OpenAI raised a tempest when it announced that GPT-5 had resolved ten Erdős mathematical problems previously unsolved and had advanced eleven others.
The assertion, which was made by Kevin Weil, the vice president of OpenAI, in a tweet that has since been deleted, was swiftly disproven by the AI and math communities. The uproar underscores the significant risks associated with AI’s pursuit of genuine mathematical reasoning.
OpenAI’s Erdős problems claims under fire
The claim centred on GPT-5’s supposed breakthrough with Erdős problems—famous tough questions in mathematics. However, mathematician Thomas Bloom clarified that these problems weren’t “unsolved” in the established sense.
Bloom noted that his website’s “open” label means he is unaware of a solution, not that the problem lacks resolution in the broader community. OpenAI’s GPT-5 did not derive new proofs but retrieved known solutions already in the literature.
As Meta’s Chief AI Scientist, Yann LeCun, commented, OpenAI was “hoisted by their own GPTards,” while Google DeepMind’s Demis Hassabis called the episode “embarrassing”.
Why retrieval differs from discovery
The episode highlights a crucial gap between retrieving known solutions and original mathematical reasoning. OpenAI researcher Sébastien Bubeck admitted the model found solutions from vast, fragmented math research, but emphasised that finding existing papers is still challenging.
Nevertheless, competitors contend that the credibility of AI’s endeavour to resolve intricate issues is compromised by the erroneous identification of retrieval as discovery. This backlash emphasises the delicate balance between the capabilities of AI tools and genuine innovation.
Industry reaction and lessons learned
The backlash was swift and sharp. Seeing OpenAI’s overreach as a self-inflicted wound, Rival AI labs warn against exaggerating AI’s current reasoning abilities.

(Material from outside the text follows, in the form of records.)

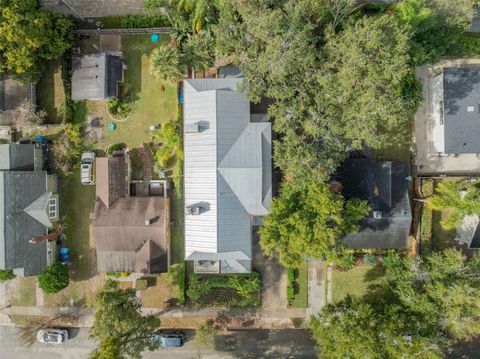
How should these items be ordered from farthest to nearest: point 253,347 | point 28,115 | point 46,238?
point 253,347, point 28,115, point 46,238

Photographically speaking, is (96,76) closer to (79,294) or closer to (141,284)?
(141,284)

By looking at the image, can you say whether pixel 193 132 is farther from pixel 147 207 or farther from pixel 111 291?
pixel 111 291

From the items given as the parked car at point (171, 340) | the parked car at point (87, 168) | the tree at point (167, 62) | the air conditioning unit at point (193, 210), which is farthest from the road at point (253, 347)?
the tree at point (167, 62)

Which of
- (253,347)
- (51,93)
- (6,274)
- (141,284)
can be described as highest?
(51,93)

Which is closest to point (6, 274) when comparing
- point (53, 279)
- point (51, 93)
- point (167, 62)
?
point (53, 279)

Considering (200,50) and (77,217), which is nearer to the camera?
(200,50)

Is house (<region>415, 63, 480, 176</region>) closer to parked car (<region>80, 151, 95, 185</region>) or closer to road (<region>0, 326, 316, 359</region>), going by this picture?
road (<region>0, 326, 316, 359</region>)
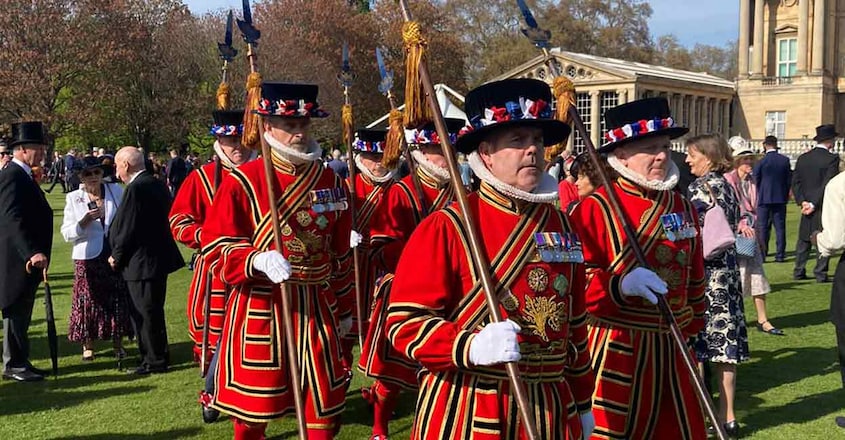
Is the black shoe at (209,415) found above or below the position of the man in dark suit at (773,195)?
below

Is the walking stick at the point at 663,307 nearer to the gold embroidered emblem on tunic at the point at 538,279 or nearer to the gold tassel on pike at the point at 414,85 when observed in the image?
the gold tassel on pike at the point at 414,85

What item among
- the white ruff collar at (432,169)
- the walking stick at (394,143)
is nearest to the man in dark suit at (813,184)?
the white ruff collar at (432,169)

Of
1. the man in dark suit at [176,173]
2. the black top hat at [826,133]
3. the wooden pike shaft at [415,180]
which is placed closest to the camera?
the wooden pike shaft at [415,180]

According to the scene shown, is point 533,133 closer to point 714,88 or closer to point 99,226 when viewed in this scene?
point 99,226

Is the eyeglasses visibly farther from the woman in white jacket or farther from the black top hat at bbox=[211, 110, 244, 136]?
the black top hat at bbox=[211, 110, 244, 136]

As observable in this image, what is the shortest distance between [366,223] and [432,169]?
809 mm

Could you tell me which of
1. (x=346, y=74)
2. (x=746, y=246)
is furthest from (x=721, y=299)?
(x=346, y=74)

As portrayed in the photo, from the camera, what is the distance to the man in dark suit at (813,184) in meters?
12.9

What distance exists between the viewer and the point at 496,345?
288 centimetres

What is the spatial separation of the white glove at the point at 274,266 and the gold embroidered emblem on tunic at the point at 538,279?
61.4 inches

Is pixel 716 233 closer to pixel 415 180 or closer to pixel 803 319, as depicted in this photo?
pixel 415 180

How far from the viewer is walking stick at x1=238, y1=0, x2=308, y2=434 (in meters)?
4.37

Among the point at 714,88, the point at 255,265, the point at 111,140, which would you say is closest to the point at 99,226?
the point at 255,265

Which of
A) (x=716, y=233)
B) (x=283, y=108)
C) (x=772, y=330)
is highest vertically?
(x=283, y=108)
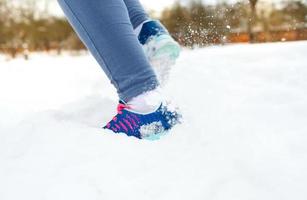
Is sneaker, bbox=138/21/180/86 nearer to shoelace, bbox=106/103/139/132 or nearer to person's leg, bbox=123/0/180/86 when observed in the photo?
person's leg, bbox=123/0/180/86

The episode highlights the importance of verifying AI breakthrough claims, especially in domains requiring significant expertise and uniqueness.
This episode encourages AI developers and users to distinguish between enhanced search and problem-solving breakthroughs.
This controversy is a potent example of AI’s challenges in convincingly achieving and communicating real mathematical innovation.